DATASET RECORDS below:
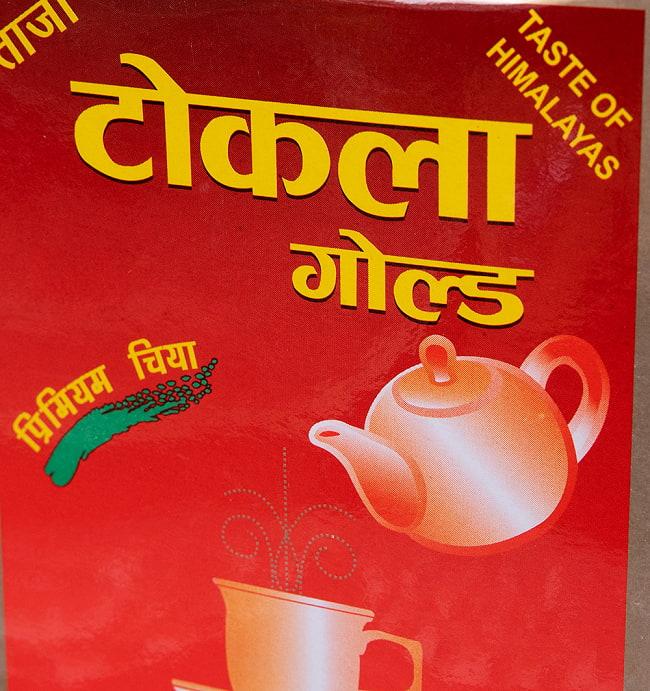 ネパールの紅茶 トクラグリーンティー CTC 2 - ラベルをアップにしました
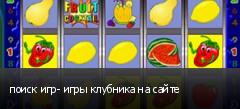 поиск игр- игры клубника на сайте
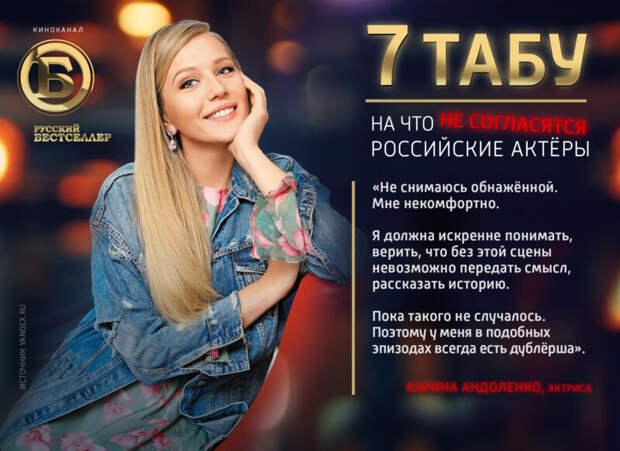 7 табу: чего никогда несделают российские звёзды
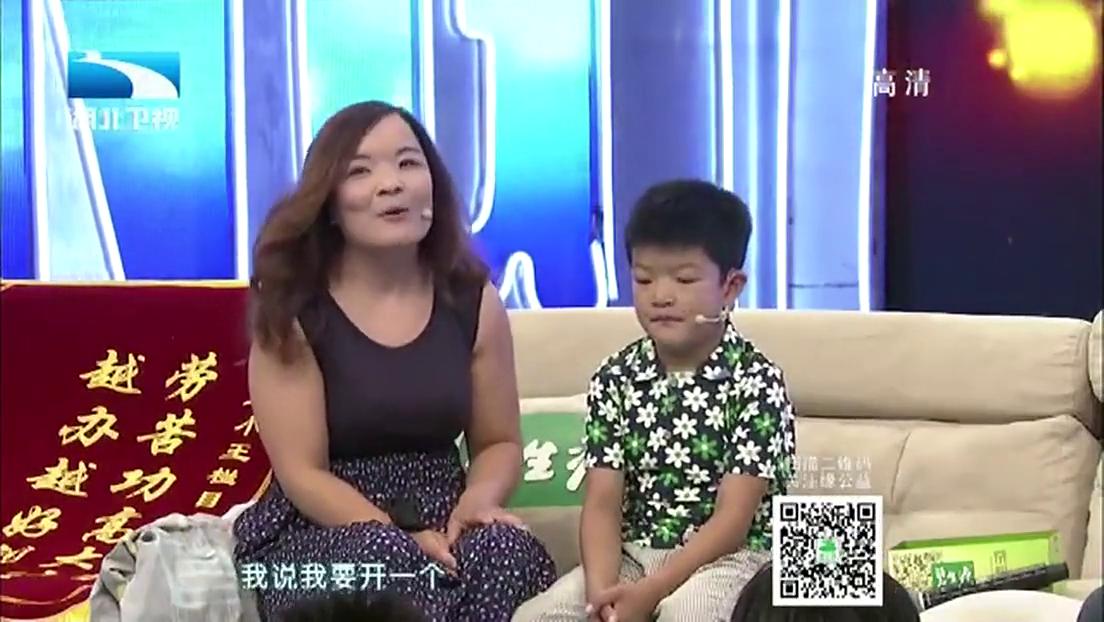 《大王小王 2014》-20140903期精彩看点 小暖男带病上节目 送饺答谢王为念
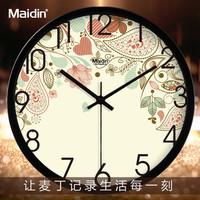 Maidin麦丁 客厅石英挂钟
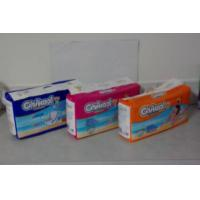Buy cheap Environmental Sweet baby diaper in bales from wholesalers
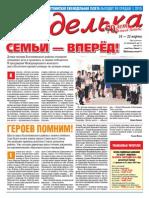 Газета Неделька №10 (994) 11.03.2015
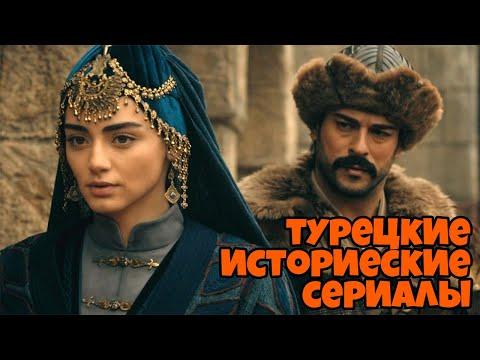 ТОП 10 Турецких Исторических Сериалов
End of DATASET RECORDS.
--- PROBLEM TO WORK ON ---
For this exercise, transcribe the data exactly but without its pictures.

--- RESPONSE ---
 ネパールの紅茶 トクラグリーンティー CTC 2 - ラベルをアップにしました
 поиск игр- игры клубника на сайте
 7 табу: чего никогда несделают российские звёзды
 《大王小王 2014》-20140903期精彩看点 小暖男带病上节目 送饺答谢王为念
 Maidin麦丁 客厅石英挂钟
Buy cheap Environmental Sweet baby diaper in bales from wholesalers
 Газета Неделька №10 (994) 11.03.2015
 ТОП 10 Турецких Исторических Сериалов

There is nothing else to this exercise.